@ayounsi noticed alerting from https://librenms.wikimedia.org/graphs/to=1582118100/id=9026/type=sensor_current/from=1582031700/
After IRC discussion, that limit is properly set.
Each circuit should only ever have 80% of load, and we run redundant power, so each circuit running in redundancy pairs should only be loaded to 40% of their potential. We have 30 amps available in eqiad per circuit, so that is 10amps hard ceiling per phase. Then we only use up to 8 amps when non-redundant, and 4 amps when redundant. The alerting at 4.23 is therefore a valid alert threshold.
When viewing the overall amperage loads per phase, they are not in balance:
https://librenms.wikimedia.org/device/device=41/
https://librenms.wikimedia.org/device/device=41/tab=health/metric=current/
http://ps1-a5-eqiad.mgmt.eqiad.wmnet/
The ps2 tower is pulling less power than ps1. Unfortunately, our main sites (codfw/eqiad) do NOT have power outlet cable mapping in netbox, so @RobH cannot remotely troubleshoot this effectively.
The end result of the on-site work should have the end result of the phases current/voltage readings to be very close/in balance. @RobH recommends the following steps, checking the power output readings with the above links between steps:
- - physically audit all power in a5-eqiad, ensuring that all systems have ALL power cords securely seated and power is being provided to every power supply.

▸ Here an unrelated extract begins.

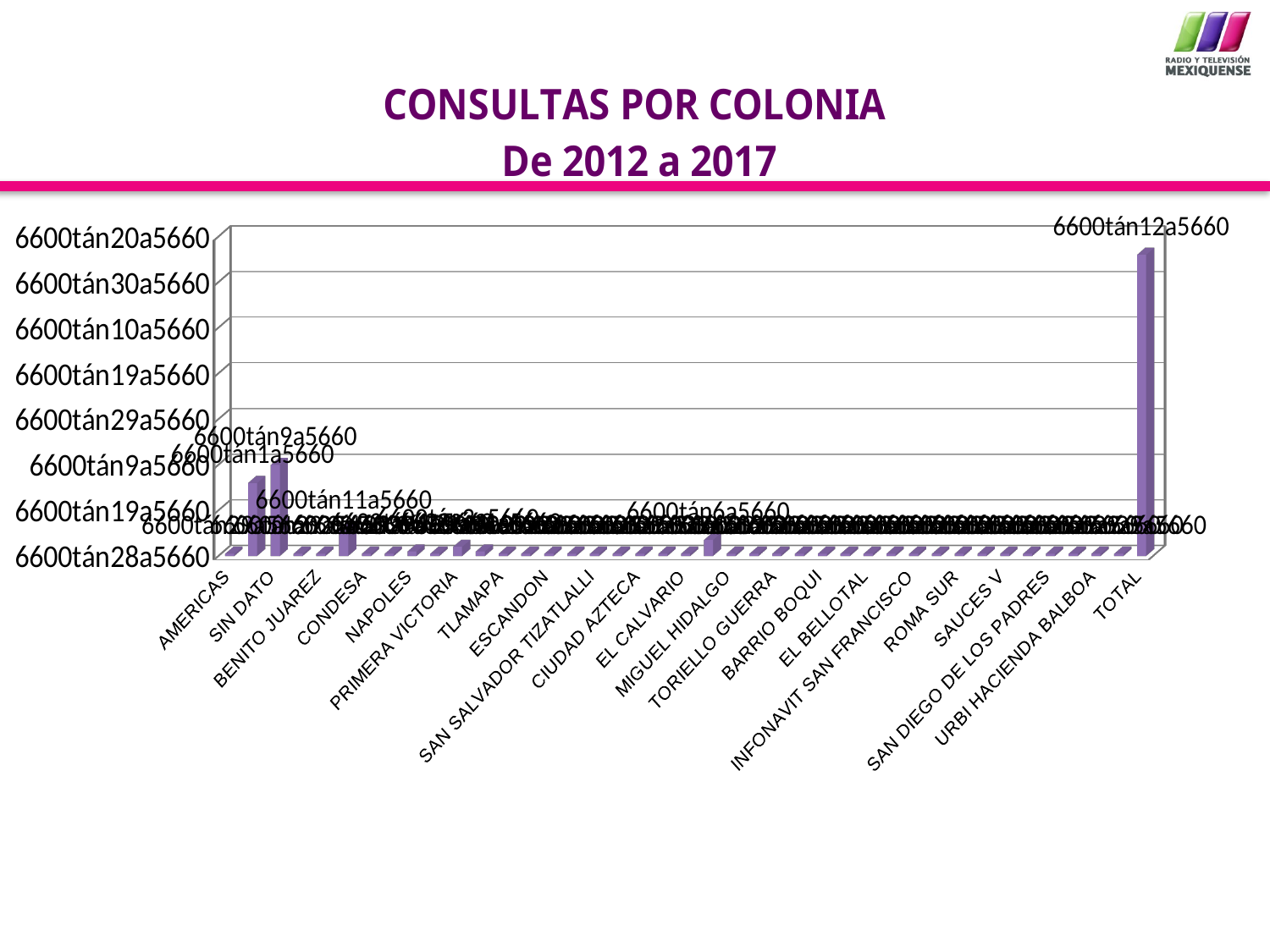
Which bar is taller, TOTAL or MIGUEL HIDALGO? TOTAL What kind of chart is shown on the slide? bar chart Which bar is taller, SIN DATO or CONDESA? SIN DATO Which bar is taller, SIN DATO or MIGUEL HIDALGO? SIN DATO What is the title of the chart on the slide? CONSULTAS POR COLONIA De 2012 a 2017 What is the first category label on the x axis of the chart? AMERICAS Which category has the tallest bar in the chart? TOTAL Which category label appears last on the x axis of the chart? TOTAL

- - balance phases on each tower, as the draw between them should be even. This may involve moving individual sets of power plugs up or down the PDU into different phases/power outlets.
- - software audit the mgmt settings on each device to ensure they are set to pull evenly from both power supplies
Once all the above steps are done, we should see the power come into balance in a5-eqiad. If they are not, please coordinate with @RobH for further troubleshooting.